Ünal, saldırı unsuru olarak kullanılan sosyal medya bileşenleriyle ilgili sözlerini şöyle sürdürdü:
“Trend konusu yapmanın ülkemizde ve dünyada çok yaygın bir saldırı tekniği olduğunu söyleyebiliriz. Siyasetin yoğunluğunu amaç edinen troller buldukları her alanda çete savaşlarını sistem üzerinden yayıyorlar.
Troller kendilerini örgütlüyor, topluca saldırıyor. Böylece etki gücü artar. ‘DM’ye Gel’ gibi kendi şifreleri var. Baskın stratejilerinde reklam ajanslarından ve sosyal medya uzmanlarından takviye alabilirler. Kimin, hangi görsel ve sözlerden etkilendiğini araştırıyorlar. Burada sosyal medyadaki duygusal taşmayı istismar etmek söz konusu. Hatta bir görsel ile algı yönetimi yapmak bile mümkün. Ardından olayın konusuna gerçek dışı anlamlarla bir saldırı gerçekleşir.
Ünal, Twitter’ın daha çok sosyal medyadaki şiddet mafyasında kullanıldığını kaydetti.
Medyanın toplumsal farkındalığı ve uzlaşmayı sağlayamadığı takdirde şiddet sarmalına ve mafya ortamına dönüşerek varlığını sürdüreceğini kaydeden Ünal, dijital medya okuryazarlığının bireysel bir önlem olarak hayata geçirilmesinin çözüm sürecinin olmazsa olmazlarından biri olduğunu belirtti. .

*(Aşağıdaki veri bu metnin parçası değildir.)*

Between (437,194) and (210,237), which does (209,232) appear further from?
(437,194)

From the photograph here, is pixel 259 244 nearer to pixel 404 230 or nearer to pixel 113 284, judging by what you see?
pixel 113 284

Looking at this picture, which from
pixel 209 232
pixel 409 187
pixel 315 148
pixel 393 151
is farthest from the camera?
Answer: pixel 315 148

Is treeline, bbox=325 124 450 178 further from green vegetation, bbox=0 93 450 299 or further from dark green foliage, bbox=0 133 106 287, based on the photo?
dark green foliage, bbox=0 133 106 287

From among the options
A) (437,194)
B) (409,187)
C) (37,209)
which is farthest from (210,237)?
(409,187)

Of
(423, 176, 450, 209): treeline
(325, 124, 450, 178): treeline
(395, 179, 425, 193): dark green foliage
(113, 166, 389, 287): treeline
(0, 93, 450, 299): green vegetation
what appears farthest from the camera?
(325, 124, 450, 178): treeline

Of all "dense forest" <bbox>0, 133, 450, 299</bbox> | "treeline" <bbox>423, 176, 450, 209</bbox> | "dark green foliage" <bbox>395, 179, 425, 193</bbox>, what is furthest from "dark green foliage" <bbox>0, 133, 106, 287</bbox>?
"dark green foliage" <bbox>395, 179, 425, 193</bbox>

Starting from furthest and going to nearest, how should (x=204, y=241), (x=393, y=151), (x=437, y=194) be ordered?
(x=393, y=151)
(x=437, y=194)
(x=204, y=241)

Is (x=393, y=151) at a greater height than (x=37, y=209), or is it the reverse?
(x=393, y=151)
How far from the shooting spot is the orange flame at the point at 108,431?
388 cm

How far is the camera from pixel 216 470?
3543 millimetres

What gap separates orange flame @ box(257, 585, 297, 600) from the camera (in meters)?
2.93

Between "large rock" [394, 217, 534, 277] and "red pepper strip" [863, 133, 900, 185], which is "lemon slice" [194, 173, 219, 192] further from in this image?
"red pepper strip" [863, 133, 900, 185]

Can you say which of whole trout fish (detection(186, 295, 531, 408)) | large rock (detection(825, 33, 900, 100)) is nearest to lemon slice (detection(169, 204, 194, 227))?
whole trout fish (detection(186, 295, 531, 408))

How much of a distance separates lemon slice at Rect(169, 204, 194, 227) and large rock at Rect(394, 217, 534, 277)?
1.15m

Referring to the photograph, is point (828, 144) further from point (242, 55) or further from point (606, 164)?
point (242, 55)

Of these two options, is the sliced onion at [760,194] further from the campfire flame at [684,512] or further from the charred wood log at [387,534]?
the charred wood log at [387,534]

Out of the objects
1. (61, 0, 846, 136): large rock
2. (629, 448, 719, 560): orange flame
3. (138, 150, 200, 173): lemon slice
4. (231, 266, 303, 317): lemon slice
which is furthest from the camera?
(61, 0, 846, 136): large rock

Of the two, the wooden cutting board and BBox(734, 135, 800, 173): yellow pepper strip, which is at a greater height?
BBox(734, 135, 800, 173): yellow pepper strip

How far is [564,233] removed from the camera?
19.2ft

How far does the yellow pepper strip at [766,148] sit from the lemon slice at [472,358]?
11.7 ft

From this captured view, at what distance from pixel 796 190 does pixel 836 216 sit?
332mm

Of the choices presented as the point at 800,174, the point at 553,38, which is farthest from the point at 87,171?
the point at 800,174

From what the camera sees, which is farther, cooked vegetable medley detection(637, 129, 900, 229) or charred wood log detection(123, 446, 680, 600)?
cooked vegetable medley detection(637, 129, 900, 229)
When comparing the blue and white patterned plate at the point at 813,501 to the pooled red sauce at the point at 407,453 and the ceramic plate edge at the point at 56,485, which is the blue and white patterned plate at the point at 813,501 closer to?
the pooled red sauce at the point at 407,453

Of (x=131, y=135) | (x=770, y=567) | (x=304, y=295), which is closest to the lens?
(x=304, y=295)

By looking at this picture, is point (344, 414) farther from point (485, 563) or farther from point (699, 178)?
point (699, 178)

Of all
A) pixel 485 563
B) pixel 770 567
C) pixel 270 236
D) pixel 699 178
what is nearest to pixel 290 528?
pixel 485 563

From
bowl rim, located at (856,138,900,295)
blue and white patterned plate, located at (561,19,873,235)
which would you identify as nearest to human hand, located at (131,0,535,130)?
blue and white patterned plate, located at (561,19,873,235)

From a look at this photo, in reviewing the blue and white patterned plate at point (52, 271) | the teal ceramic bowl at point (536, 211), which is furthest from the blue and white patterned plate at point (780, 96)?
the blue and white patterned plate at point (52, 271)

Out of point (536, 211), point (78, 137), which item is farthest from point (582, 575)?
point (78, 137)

Ünal, “En etkili çözüm, kişinin bilinçli bir kullanıcı olmasını sağlamak ve kişinin nefsine hakim olarak bunu kendisi yapmasıdır. İkinci tahlil yolu hukuki uygulamalar olacaktır. Avrupa ülkelerinde yıllardır uygulanan bir diğer önlem ise ülkemizde özellikle kriz dönemlerinde ele alınabilecek bir başka tedbirdir.” ifadeleri kullandı.

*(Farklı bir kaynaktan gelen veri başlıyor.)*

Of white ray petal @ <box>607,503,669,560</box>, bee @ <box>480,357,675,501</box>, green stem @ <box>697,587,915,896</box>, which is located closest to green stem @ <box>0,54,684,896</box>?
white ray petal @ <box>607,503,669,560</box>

Güvenlik konusunda her koşulda farkındalık yaratmak gerektiğini vurgulayan Ünal, “Sosyal medyaya düşen ve üstü kapatılan görüntüler bir daha asla silinmiyor. Sorgulamayan ve araştırmayan milyonlarca sosyal medya kullanıcısı uydurma bilgilerin gerçek olduğunu düşünebilir. •Sanal dünyadaki suikastlar kişi ve kurumlara önemli zararlar vermektedir.Kişi, kurum ve kuruluşlar teknolojiyi faydalı kullanmaya teşvik edilmeli ve farkındalık çalışmaları yaygınlaştırılmalıdır.
Ünal, bilinçsiz paylaşımların yol açtığı kayıp ve aksaklıkların kriz zamanlarında gerçek sosyal medya kullanımının ne kadar değerli olduğunu ortaya koyduğunu belirtti.